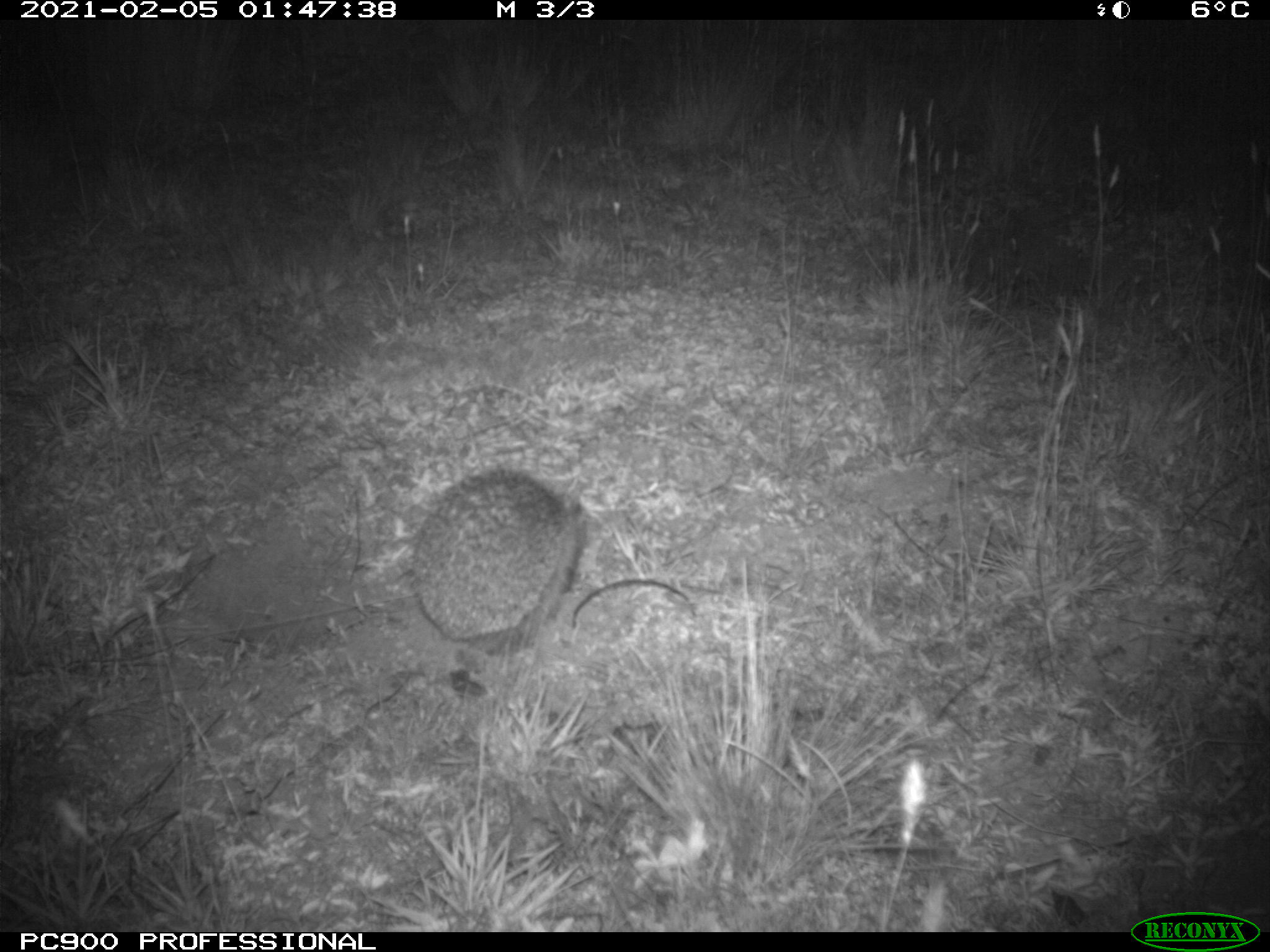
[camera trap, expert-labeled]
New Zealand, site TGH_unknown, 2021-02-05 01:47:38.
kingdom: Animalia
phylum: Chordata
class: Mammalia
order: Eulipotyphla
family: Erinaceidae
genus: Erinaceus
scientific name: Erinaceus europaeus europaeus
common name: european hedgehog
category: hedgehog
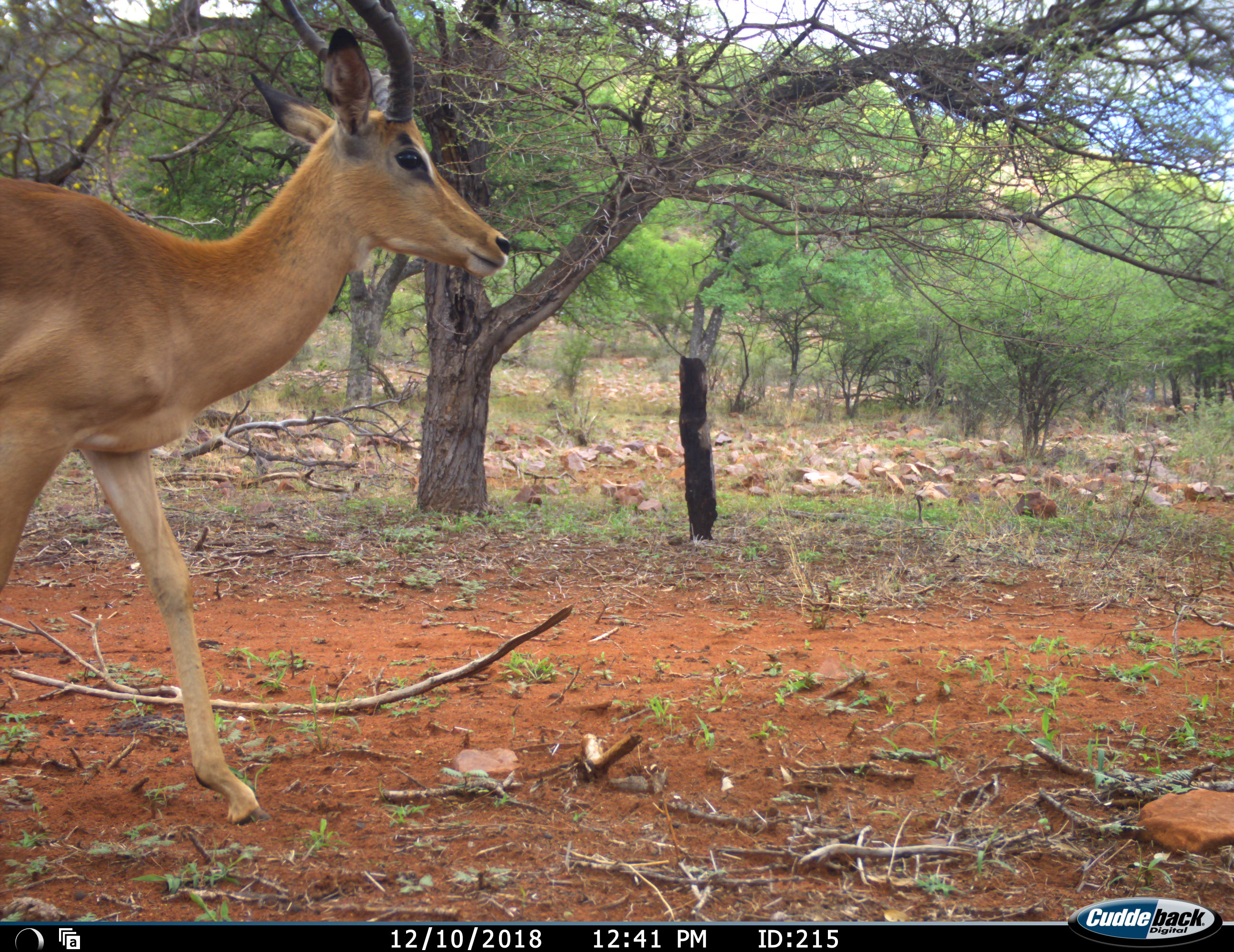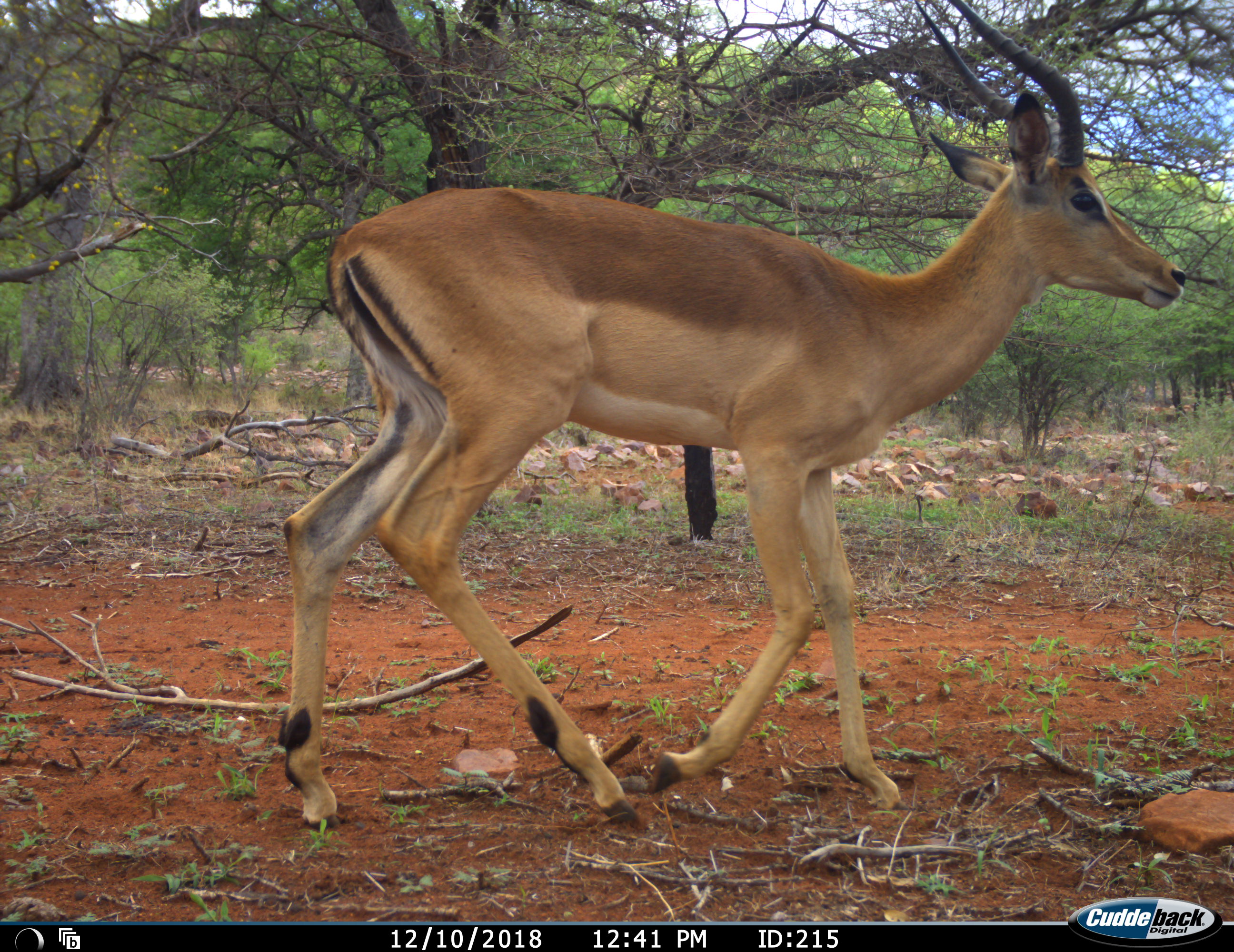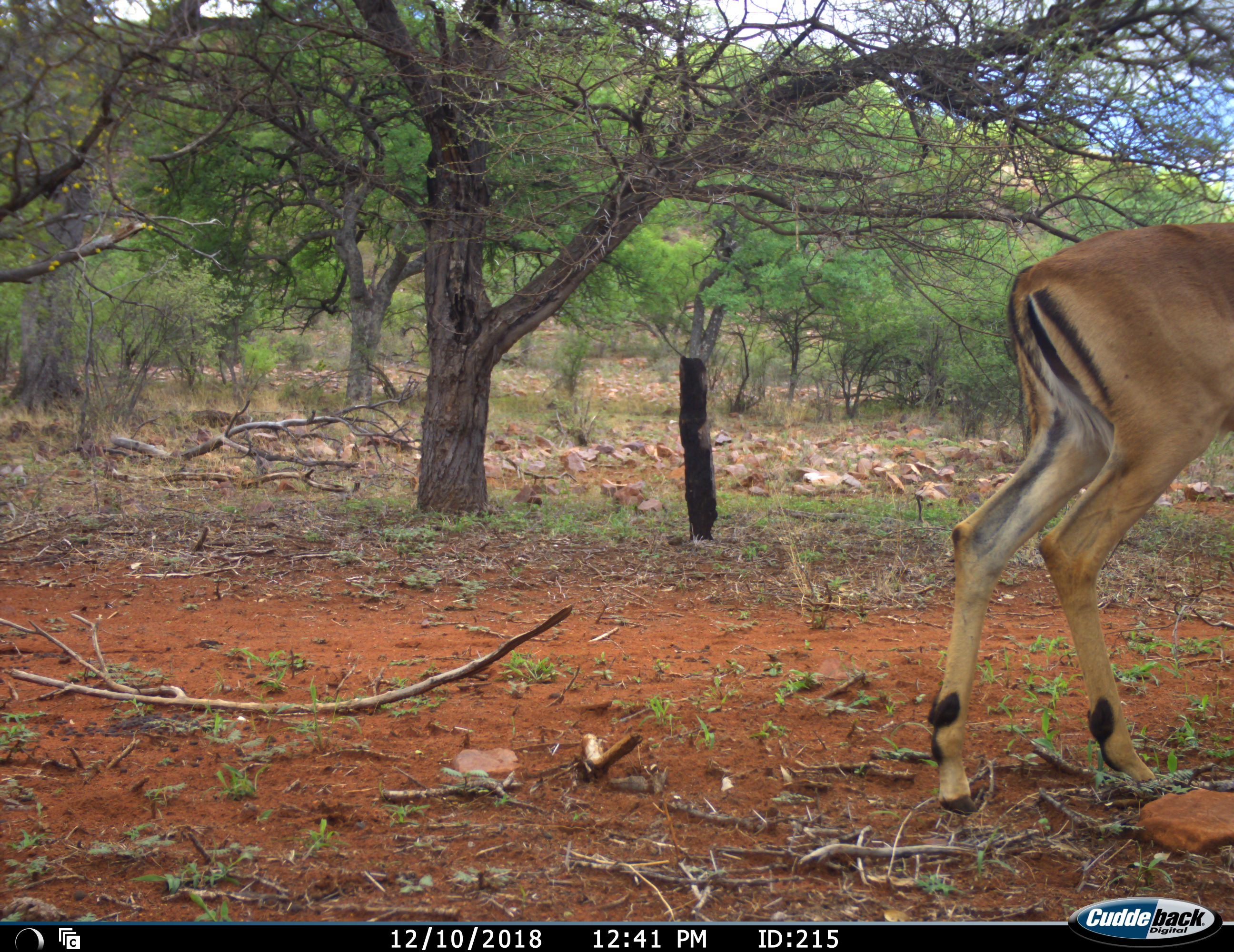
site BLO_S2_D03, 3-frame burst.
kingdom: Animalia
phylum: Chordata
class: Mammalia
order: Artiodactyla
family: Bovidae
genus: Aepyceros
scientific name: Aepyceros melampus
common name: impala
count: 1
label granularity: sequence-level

_The problem_
Please go through the data above and copy each line that has the word "name".

_Task output_
scientific name: Erinaceus europaeus europaeus
common name: european hedgehog
scientific name: Aepyceros melampus
common name: impala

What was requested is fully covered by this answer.